> _What is required_: Copy the material verbatim, from the line containing "How far from the camera is" through the end of the material.

> _Materials provided_:

>> Begin

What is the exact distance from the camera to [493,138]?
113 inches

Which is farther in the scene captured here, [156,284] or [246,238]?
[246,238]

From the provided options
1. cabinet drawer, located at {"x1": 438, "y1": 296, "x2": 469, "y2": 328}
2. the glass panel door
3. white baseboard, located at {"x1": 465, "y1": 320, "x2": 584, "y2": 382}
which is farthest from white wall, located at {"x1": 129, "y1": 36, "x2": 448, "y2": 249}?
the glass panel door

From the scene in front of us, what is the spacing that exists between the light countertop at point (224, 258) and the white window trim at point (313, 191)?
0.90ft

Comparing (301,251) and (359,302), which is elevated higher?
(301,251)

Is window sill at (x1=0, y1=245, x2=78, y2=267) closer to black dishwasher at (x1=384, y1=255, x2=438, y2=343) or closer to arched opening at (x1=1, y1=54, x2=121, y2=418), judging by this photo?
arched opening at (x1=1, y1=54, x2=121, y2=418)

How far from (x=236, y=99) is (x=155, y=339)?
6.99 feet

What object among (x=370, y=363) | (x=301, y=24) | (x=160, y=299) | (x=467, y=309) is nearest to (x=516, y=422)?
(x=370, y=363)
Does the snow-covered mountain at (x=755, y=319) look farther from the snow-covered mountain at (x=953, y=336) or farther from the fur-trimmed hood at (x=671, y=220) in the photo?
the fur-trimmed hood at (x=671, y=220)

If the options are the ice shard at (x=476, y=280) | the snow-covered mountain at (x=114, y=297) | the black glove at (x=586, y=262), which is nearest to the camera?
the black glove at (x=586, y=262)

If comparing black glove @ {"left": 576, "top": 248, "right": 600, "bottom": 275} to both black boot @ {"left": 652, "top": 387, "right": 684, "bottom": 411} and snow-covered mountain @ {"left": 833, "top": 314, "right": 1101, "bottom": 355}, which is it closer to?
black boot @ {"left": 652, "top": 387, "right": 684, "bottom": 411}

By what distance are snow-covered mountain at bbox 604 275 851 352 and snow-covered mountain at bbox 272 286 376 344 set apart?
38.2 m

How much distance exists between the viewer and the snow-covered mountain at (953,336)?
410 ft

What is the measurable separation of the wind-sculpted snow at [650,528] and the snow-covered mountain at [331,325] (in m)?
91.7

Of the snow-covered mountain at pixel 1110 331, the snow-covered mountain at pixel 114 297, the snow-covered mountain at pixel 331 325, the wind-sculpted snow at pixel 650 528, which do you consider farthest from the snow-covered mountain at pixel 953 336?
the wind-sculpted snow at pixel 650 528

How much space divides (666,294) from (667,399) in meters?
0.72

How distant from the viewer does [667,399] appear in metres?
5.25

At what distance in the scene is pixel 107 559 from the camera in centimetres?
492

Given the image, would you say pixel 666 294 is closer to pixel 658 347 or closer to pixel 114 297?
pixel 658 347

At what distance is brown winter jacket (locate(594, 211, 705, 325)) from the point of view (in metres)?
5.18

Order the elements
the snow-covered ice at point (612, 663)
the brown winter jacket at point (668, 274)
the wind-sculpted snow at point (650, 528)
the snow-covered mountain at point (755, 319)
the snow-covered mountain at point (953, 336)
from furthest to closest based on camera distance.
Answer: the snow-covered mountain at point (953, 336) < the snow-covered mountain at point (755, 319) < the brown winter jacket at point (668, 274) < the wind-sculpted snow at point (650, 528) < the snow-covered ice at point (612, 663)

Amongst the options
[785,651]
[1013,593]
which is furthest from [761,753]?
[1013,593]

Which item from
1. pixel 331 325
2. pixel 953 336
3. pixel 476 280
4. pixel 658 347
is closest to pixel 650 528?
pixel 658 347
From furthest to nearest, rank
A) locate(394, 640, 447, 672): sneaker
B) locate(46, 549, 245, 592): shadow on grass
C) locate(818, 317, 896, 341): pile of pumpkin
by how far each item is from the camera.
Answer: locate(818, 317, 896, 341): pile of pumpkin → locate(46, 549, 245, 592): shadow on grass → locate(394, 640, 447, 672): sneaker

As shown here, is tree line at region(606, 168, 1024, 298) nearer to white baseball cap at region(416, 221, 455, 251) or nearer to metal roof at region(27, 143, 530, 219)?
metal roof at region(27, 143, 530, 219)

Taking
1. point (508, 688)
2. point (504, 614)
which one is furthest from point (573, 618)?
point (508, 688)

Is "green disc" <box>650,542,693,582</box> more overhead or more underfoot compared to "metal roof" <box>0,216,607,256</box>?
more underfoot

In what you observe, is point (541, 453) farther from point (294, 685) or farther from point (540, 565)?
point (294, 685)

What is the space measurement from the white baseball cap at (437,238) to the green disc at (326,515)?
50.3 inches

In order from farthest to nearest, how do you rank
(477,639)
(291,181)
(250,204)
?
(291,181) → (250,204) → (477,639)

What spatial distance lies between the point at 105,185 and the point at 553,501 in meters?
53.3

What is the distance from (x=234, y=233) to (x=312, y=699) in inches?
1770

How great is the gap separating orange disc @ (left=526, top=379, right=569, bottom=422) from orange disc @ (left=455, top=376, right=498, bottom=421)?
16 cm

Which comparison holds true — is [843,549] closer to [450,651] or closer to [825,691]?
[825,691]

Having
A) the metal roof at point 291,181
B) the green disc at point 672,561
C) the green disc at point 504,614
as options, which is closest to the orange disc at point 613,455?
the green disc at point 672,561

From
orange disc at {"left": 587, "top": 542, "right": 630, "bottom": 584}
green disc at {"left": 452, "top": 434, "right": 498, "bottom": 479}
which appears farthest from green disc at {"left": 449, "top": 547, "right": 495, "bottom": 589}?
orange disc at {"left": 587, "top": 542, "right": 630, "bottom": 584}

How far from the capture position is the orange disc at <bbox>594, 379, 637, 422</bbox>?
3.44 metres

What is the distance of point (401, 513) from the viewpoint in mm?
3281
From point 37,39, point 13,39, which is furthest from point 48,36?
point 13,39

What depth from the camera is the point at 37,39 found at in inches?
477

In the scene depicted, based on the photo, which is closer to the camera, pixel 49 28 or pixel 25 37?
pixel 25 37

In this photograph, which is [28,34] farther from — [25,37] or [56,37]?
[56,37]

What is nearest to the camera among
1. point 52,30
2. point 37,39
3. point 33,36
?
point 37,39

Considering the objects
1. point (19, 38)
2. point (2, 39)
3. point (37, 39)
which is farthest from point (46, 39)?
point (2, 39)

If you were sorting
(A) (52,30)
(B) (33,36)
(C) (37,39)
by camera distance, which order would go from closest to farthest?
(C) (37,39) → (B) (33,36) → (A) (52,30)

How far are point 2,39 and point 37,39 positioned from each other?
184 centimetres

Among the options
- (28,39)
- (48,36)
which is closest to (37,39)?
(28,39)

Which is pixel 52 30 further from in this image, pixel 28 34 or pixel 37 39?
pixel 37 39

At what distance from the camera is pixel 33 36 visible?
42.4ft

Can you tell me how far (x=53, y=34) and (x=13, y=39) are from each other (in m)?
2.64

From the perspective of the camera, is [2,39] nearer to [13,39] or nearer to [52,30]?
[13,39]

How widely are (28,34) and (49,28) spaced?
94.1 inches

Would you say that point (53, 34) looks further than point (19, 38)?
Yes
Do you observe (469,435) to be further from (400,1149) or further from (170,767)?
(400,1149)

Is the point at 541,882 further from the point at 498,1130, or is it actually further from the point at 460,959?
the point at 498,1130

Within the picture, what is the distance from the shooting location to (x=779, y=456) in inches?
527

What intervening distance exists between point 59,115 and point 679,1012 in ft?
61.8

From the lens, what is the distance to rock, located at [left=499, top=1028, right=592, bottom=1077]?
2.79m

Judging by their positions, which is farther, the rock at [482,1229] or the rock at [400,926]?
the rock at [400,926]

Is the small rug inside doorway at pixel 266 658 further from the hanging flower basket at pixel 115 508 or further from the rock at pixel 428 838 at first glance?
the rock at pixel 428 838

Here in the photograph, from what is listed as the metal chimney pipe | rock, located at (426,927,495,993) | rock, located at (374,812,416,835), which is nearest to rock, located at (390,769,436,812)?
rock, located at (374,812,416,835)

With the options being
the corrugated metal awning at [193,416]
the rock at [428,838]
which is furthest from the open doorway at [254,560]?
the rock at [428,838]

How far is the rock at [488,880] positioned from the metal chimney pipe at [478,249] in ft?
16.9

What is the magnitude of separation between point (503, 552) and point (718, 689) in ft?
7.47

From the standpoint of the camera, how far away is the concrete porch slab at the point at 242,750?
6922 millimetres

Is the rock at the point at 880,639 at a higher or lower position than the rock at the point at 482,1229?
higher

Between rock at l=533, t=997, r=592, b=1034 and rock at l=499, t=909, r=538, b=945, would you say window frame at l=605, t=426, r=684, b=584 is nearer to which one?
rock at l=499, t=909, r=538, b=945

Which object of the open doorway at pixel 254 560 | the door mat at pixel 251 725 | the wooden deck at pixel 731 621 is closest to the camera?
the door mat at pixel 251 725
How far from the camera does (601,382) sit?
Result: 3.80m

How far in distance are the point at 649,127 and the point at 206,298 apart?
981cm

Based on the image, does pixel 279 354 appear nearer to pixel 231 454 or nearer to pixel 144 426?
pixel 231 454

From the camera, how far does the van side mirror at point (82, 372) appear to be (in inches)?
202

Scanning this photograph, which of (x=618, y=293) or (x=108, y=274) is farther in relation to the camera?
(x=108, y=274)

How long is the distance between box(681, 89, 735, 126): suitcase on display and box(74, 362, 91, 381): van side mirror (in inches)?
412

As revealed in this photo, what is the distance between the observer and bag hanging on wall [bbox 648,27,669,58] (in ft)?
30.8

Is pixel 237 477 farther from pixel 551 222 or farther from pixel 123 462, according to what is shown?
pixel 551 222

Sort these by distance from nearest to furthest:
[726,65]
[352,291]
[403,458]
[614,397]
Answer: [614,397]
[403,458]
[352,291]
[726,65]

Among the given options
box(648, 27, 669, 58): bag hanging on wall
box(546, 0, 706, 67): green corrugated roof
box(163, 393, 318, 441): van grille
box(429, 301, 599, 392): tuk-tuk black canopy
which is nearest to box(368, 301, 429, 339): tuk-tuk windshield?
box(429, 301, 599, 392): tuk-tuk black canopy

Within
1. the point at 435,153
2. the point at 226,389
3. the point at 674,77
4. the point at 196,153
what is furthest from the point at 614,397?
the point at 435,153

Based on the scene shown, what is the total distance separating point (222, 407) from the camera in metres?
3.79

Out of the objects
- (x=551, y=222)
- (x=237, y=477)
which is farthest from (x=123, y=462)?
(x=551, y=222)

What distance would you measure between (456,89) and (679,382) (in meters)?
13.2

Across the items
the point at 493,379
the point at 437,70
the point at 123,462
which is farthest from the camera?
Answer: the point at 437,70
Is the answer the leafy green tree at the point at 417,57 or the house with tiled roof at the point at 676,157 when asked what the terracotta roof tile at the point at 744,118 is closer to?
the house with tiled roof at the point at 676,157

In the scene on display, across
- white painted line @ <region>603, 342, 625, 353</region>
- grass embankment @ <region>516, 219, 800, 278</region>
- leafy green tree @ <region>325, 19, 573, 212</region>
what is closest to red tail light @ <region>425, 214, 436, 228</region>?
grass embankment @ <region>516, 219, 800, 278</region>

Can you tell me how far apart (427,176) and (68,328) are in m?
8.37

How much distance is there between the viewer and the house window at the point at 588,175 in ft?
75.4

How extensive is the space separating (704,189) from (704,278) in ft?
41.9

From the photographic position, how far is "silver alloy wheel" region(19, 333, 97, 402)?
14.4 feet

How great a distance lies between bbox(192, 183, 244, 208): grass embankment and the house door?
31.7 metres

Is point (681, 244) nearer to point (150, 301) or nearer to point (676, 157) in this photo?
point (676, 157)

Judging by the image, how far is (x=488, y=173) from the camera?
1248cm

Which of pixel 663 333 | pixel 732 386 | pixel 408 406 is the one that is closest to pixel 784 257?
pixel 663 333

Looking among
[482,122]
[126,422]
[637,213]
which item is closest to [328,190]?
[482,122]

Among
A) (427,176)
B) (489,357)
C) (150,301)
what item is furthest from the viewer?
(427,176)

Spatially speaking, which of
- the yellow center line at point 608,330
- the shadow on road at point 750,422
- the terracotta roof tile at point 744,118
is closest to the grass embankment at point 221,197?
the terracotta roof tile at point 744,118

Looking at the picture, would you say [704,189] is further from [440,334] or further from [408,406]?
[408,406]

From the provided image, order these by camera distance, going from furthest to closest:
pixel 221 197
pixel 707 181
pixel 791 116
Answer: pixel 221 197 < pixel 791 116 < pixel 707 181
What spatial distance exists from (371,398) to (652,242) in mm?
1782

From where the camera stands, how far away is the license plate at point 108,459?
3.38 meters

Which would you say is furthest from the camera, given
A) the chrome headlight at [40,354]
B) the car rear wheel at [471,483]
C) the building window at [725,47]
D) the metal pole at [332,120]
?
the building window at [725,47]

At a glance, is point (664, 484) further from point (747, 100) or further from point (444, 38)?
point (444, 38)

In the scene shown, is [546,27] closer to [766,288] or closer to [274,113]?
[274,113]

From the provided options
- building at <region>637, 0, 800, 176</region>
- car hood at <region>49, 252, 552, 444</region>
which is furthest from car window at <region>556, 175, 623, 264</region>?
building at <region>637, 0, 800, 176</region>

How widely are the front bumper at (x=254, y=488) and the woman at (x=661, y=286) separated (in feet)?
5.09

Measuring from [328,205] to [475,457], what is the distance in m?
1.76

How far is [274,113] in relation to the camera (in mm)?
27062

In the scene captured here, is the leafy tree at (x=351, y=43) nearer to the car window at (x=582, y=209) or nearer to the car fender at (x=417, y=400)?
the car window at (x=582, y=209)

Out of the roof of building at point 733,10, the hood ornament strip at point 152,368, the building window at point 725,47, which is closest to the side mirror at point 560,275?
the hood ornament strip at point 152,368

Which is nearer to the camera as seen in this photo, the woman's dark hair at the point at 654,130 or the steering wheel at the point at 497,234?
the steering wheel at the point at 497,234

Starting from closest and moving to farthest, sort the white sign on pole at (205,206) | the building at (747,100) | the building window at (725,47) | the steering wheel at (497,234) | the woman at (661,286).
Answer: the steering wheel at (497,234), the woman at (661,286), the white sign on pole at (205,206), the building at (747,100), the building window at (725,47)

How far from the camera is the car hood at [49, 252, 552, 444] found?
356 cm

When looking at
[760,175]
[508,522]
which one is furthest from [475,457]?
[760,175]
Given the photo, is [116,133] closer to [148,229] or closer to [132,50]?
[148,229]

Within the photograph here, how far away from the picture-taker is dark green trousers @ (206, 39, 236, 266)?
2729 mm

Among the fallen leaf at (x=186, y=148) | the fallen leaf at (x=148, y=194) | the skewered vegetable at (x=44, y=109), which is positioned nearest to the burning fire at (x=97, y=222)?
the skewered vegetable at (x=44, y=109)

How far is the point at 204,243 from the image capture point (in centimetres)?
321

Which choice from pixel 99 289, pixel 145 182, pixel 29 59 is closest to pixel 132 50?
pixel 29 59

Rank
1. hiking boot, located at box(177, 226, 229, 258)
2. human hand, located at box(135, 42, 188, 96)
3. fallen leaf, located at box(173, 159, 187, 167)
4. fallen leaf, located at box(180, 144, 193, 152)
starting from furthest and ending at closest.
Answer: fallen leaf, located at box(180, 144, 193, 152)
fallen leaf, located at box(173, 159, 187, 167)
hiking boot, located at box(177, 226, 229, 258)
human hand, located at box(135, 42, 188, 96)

>> End

> _Full solution_:
How far from the camera is the car hood at [49, 252, 552, 444] found?
356 cm

When looking at
[760,175]
[508,522]
which one is furthest from [475,457]?
[760,175]
Given the photo, is [116,133] closer to [148,229] or closer to [132,50]?
[148,229]

Within the photograph here, how far away from the picture-taker is dark green trousers @ (206, 39, 236, 266)?
2729 mm

Among the fallen leaf at (x=186, y=148) | the fallen leaf at (x=148, y=194) | the skewered vegetable at (x=44, y=109), which is positioned nearest to the burning fire at (x=97, y=222)?
the skewered vegetable at (x=44, y=109)

How far is the point at 204,243 from the image capture point (in centimetres)?
321

Which choice from pixel 99 289, pixel 145 182, pixel 29 59 is closest to pixel 132 50?
pixel 29 59

Rank
1. hiking boot, located at box(177, 226, 229, 258)
2. human hand, located at box(135, 42, 188, 96)
3. fallen leaf, located at box(173, 159, 187, 167)
4. fallen leaf, located at box(180, 144, 193, 152)
starting from furthest and ending at closest.
Answer: fallen leaf, located at box(180, 144, 193, 152)
fallen leaf, located at box(173, 159, 187, 167)
hiking boot, located at box(177, 226, 229, 258)
human hand, located at box(135, 42, 188, 96)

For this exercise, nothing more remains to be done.